Malgré tout, pendant l’écoute, passer des enregistrements studio aux enregistrements live, est assez difficile pour les oreilles. Si les orchestrations sont très belles, la voix actuelle de Renaud n’est plus à la hauteur. Car quand « Renaud chante, on dirait une scie sauteuse au milieu d’un orchestre symphonique »… Et ça, c’est Bertrand Dicale qui l’écrit dans les premières de la BD Né sous le signe de l’Hexagone, sortie fin octobre, avec les dessins d’Alain « Gaston » Remy.

Un roman graphique costaud, 300 pages, qui retrace sa vie : ses origines (en partie nordistes), la naissance de sa pensée politique. ses débuts comme libraire puis comme comédien au Café de la gare, les improbables débuts de chanteur et la carrière qu’on connaît ensuite. Une lecture qu’on recommande. aux fans et aux autres, tant le livre fourmille d’anecdotes.

« PAS DE CENSURE »

Lorsque les auteurs sont allés voir Renaud pour lui demander l’autorisation de raconter son histoire, le chanteur n’a mis qu’une condition : « pas de censure» et n’a rien voulu relire. Après tout, n’a-t-il pas toujours prôné que le seul « trésor caché », c’était « l ‘amour et la liberté » ?  N. G.

« Dans mes cordes », chez Parlophone, édition simple ou coffret.

« Renaud, né sous le signe de l’Hexagone », chez Delcourt (30 euros).


SES CHANSONS PRÉFÉRÉES

Quand on demande à un artiste quelles sont ses chansons préférées, il y a souvent beaucoup de tergiversations… Pas avec Renaud. Il n’hésite pas au moment de mettre en exergue cinq titres de son répertoire. Même si au final, il en donne six.
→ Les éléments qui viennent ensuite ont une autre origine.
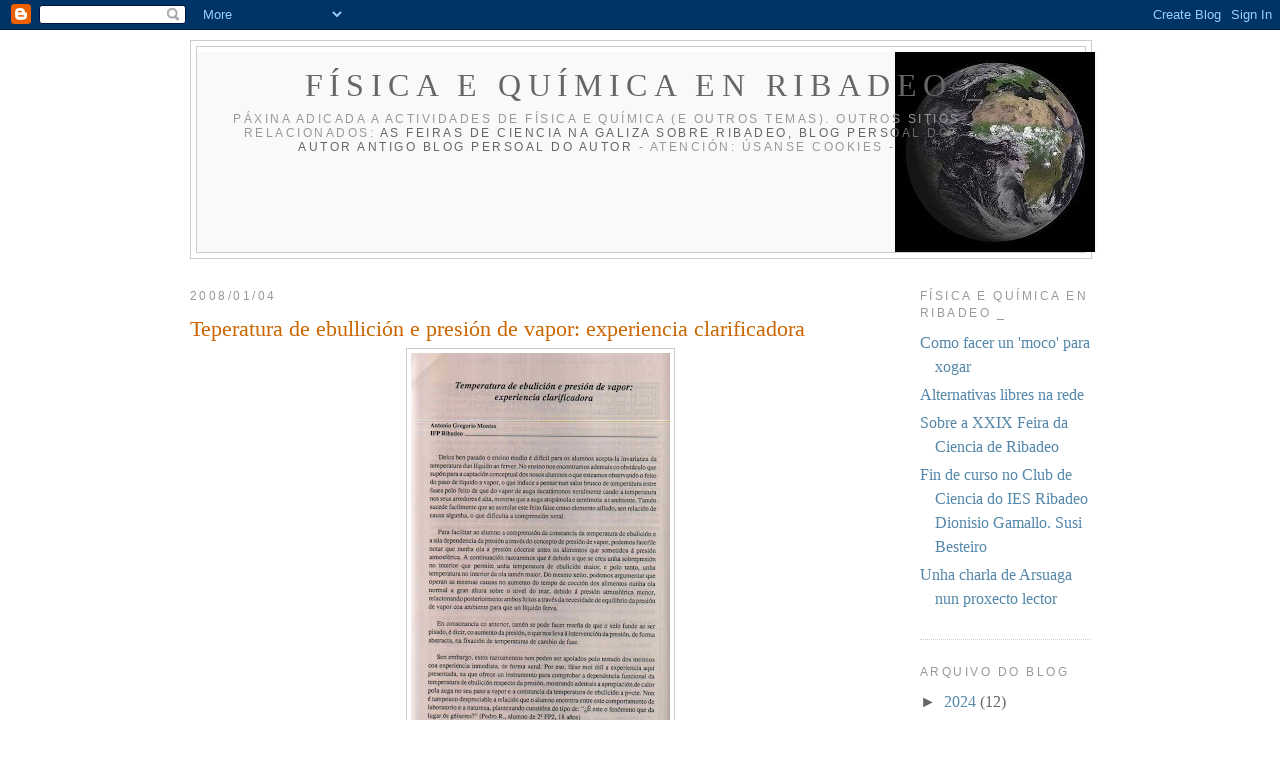

--- FILE ---
content_type: text/html; charset=UTF-8
request_url: https://fqribadeo.ribadeando.com/b/stats?style=BLACK_TRANSPARENT&timeRange=ALL_TIME&token=APq4FmB-FUxV0zf4Q_AtlMrpdSeh0CH6QQIpnf9yjHKQMT_Orr1i1SPylFxXk21O1JTnugVO1EWuAsL-_VQnZeUzOeR_17GisA
body_size: -48
content:
{"total":483612,"sparklineOptions":{"backgroundColor":{"fillOpacity":0.1,"fill":"#000000"},"series":[{"areaOpacity":0.3,"color":"#202020"}]},"sparklineData":[[0,6],[1,6],[2,6],[3,4],[4,7],[5,8],[6,9],[7,6],[8,3],[9,3],[10,1],[11,1],[12,4],[13,4],[14,6],[15,5],[16,2],[17,7],[18,5],[19,11],[20,10],[21,100],[22,7],[23,2],[24,8],[25,6],[26,7],[27,6],[28,1],[29,8]],"nextTickMs":3600000}

--- FILE ---
content_type: text/javascript; charset=UTF-8
request_url: https://fqribadeo.ribadeando.com/2008/01/teperatura-de-ebullicin-e-presin-de.html?action=getFeed&widgetId=Feed1&widgetType=Feed&responseType=js&xssi_token=AOuZoY4lg-tCcLxNmub_PrU5dHfXOY3C9g%3A1766447687203
body_size: 332
content:
try {
_WidgetManager._HandleControllerResult('Feed1', 'getFeed',{'status': 'ok', 'feed': {'entries': [{'title': 'Como facer un \x27moco\x27 para xogar', 'link': 'https://fqribadeo.ribadeando.com/2024/11/como-facer-un-moco-para-xogar.html', 'publishedDate': '2024-11-03T12:06:00.000-08:00', 'author': 'agremon'}, {'title': 'Alternativas libres na rede', 'link': 'https://fqribadeo.ribadeando.com/2024/10/alternativas-libres-na-rede.html', 'publishedDate': '2024-10-07T08:20:00.000-07:00', 'author': 'agremon'}, {'title': 'Sobre a XXIX Feira da Ciencia de Ribadeo', 'link': 'https://fqribadeo.ribadeando.com/2024/06/sobre-xxix-feira-da-ciencia-de-ribadeo.html', 'publishedDate': '2024-06-16T10:25:00.000-07:00', 'author': 'agremon'}, {'title': 'Fin de curso no Club de Ciencia do IES Ribadeo Dionisio Gamallo. Susi \nBesteiro', 'link': 'https://fqribadeo.ribadeando.com/2024/06/fin-de-curso-no-club-de-ciencia-do-ies.html', 'publishedDate': '2024-06-10T09:43:00.000-07:00', 'author': 'agremon'}, {'title': 'Unha charla de Arsuaga nun proxecto lector', 'link': 'https://fqribadeo.ribadeando.com/2024/06/unha-charla-de-arsuaga-nun-proxecto.html', 'publishedDate': '2024-06-03T10:46:00.000-07:00', 'author': 'agremon'}], 'title': 'F\xedsica e Qu\xedmica en Ribadeo        _'}});
} catch (e) {
  if (typeof log != 'undefined') {
    log('HandleControllerResult failed: ' + e);
  }
}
Sans surprise, dans son Panthéon personnel, on trouve en bonne place Morgane de toi (1983) et La Pêche à la ligne (sur l’album Mistral gagnant, 1985), deux chansons écrites pour sa fille Lolita. La première évoque l’époque du bac à suble, la deuxième celle d’une période charnière de l’adolescence et d’une enfant qui grandit et s’éloigne, alors que Lola n’a encore que 5 ans à l’époque.

Il cite aussi En cloque (album Morgane de toi, 1983) et Dans ton sac (Marchand de cailloux, 1991), deux de ses plus belles chansons d’amour, dédiées à la mère de Lolita, Dominique. La première parle avec tendresse de la grossesse tandis que la deuxième évoque la relation amoureuse à travers les objets du quotidien trouvés dans le sac à main de son amoureuse.

Il cite aussi Manu (sur Le retour de Gé­rard Lambert, 1981). Une chanson dans laquelle il veut se persuader qu’on peut noyer un chagrin d’amour dans l’amitié autant que dans la bière, tout en sachant que c’est faux. Enfin, dans ses coups de cœur, il n’omet jamais Tant qu’il y aura des ombres (Marchand de cailloux, 1991).

Une ode à la pêche à la ligne, les deux pieds dans la Sorgue… Pendant que le monde s’embrase. Une pépite de son répertoire.  N. G.